NIOSH investigators found 103 confirmed cases of coccidioidomycosis among prison employees over a four and a half year period, but it is unknown if the disease was caused by exposures on the job or outside of work. The agency also concluded that employees are likely exposed to the fungus in both the indoor and outdoor work environment.

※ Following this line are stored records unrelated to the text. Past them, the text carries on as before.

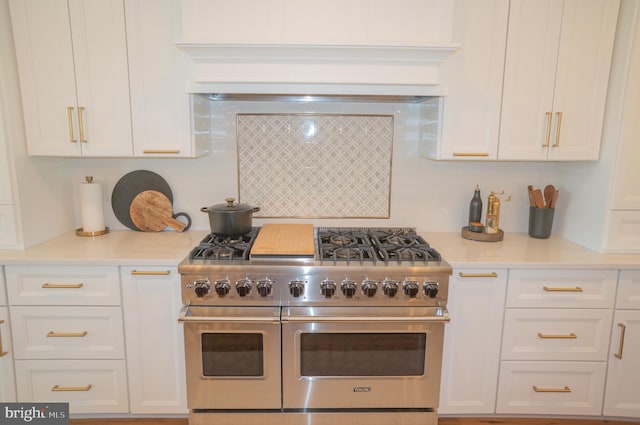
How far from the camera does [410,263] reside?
6.41 feet

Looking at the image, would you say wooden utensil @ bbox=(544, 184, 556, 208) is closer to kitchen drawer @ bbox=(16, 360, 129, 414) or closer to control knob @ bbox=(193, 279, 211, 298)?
control knob @ bbox=(193, 279, 211, 298)

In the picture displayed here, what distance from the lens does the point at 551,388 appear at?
6.95ft

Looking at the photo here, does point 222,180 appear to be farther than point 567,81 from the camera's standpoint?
Yes

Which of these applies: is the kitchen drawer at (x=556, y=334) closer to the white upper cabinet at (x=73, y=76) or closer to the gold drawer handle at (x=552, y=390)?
the gold drawer handle at (x=552, y=390)

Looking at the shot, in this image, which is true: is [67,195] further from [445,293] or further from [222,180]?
[445,293]

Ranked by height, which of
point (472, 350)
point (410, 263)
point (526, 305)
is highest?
point (410, 263)

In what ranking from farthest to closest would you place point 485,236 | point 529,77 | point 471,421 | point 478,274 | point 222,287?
point 485,236, point 471,421, point 529,77, point 478,274, point 222,287

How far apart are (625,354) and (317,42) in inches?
86.2

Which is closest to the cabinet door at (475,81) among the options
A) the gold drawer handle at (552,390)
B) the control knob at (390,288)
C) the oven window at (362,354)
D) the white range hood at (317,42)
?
the white range hood at (317,42)

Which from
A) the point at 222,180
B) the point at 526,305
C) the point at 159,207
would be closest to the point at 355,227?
the point at 222,180

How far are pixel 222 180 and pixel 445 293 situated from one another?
1.46 meters

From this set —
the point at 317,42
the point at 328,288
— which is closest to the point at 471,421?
the point at 328,288

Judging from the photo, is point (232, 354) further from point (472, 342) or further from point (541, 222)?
point (541, 222)

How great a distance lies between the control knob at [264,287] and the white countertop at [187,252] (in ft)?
1.40
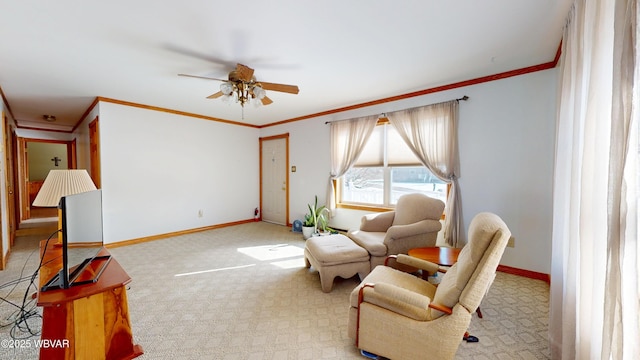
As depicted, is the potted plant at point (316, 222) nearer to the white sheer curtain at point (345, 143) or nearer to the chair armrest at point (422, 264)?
the white sheer curtain at point (345, 143)

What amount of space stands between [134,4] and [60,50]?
136cm

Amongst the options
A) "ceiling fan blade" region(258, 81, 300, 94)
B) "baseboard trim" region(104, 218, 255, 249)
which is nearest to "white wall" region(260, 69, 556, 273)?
"ceiling fan blade" region(258, 81, 300, 94)

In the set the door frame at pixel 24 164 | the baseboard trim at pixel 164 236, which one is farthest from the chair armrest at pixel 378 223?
the door frame at pixel 24 164

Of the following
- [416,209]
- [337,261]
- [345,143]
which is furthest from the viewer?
[345,143]

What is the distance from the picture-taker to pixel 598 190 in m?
1.25

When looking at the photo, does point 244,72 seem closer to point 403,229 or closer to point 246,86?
point 246,86

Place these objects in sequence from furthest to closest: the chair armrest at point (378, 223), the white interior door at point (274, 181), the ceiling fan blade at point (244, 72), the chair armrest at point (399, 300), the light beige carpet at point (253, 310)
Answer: the white interior door at point (274, 181)
the chair armrest at point (378, 223)
the ceiling fan blade at point (244, 72)
the light beige carpet at point (253, 310)
the chair armrest at point (399, 300)

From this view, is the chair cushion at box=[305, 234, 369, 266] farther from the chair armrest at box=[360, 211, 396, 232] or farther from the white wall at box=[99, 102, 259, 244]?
the white wall at box=[99, 102, 259, 244]

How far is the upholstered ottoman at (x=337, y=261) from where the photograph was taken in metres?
2.57

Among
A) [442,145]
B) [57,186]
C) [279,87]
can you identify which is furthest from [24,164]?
[442,145]

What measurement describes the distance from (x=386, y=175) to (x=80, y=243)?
3.77m

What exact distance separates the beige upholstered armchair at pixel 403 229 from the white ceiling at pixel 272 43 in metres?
1.63

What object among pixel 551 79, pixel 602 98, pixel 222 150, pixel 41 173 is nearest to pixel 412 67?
pixel 551 79

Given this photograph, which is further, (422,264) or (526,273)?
(526,273)
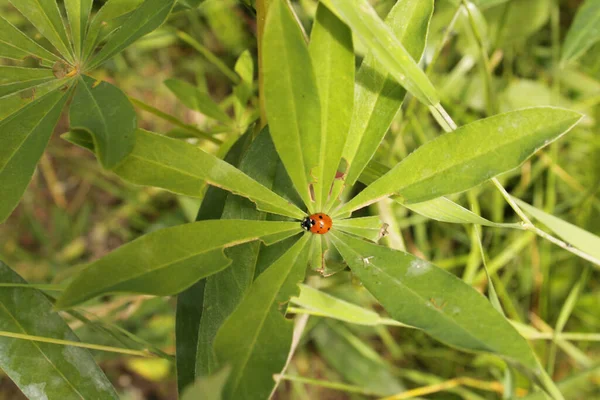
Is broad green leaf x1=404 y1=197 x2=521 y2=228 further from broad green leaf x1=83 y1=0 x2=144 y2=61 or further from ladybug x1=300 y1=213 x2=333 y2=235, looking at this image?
broad green leaf x1=83 y1=0 x2=144 y2=61

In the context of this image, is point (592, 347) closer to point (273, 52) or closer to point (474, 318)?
point (474, 318)

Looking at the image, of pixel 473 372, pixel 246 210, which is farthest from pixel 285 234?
pixel 473 372

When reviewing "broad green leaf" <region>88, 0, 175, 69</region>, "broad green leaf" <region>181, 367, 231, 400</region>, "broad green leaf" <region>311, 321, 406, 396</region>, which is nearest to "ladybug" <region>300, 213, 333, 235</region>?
"broad green leaf" <region>181, 367, 231, 400</region>

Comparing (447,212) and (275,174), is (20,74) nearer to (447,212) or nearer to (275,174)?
(275,174)

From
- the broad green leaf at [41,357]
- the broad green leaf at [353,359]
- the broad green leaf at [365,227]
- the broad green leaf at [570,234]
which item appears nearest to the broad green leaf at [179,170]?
the broad green leaf at [365,227]

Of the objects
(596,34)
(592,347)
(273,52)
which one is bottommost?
(273,52)

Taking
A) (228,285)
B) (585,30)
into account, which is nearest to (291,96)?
(228,285)

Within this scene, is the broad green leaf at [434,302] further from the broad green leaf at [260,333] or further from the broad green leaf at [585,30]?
the broad green leaf at [585,30]
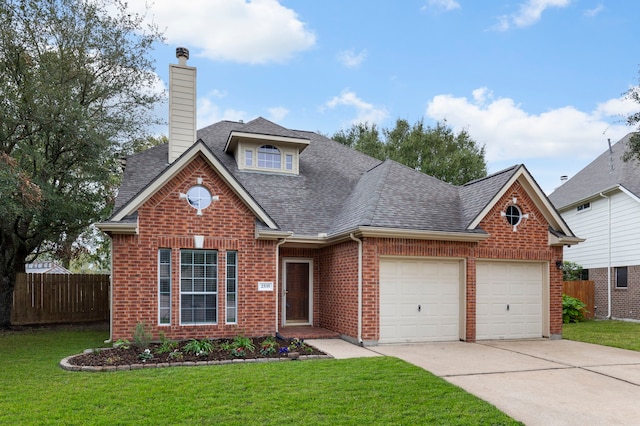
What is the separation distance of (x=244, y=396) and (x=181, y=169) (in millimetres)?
6353

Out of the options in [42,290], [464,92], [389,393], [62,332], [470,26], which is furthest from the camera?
[464,92]

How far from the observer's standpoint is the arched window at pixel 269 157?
619 inches

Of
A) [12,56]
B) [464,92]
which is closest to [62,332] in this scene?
[12,56]

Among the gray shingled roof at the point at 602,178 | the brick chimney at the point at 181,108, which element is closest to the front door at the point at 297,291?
the brick chimney at the point at 181,108

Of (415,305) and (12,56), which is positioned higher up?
(12,56)

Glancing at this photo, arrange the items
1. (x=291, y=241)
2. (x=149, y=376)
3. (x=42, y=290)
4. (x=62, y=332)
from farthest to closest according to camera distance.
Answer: (x=42, y=290), (x=62, y=332), (x=291, y=241), (x=149, y=376)

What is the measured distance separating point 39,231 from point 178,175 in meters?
6.95

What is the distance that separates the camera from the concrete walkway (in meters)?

Because coccidioidomycosis is caused by the inhalation of Coccidioides fungus spores, NIOSH’s report recommends measures for reducing employees’ exposure to dust, including:
- wet soil before it is disturbed
- plant grass and other vegetation in outdoor areas
- keep doors and windows closed as much as possible
- improve building ventilation
- reduce employees’ time spent outside
- consider the use of NIOSH-approved respirators for employees who must work outside during dusty or windy conditions
None of the recommended actions will fully eliminate exposures to Coccidioides , NIOSH notes, but the dust reduction measures may help lower the risk for localized airborne dispersion of the fungus spores.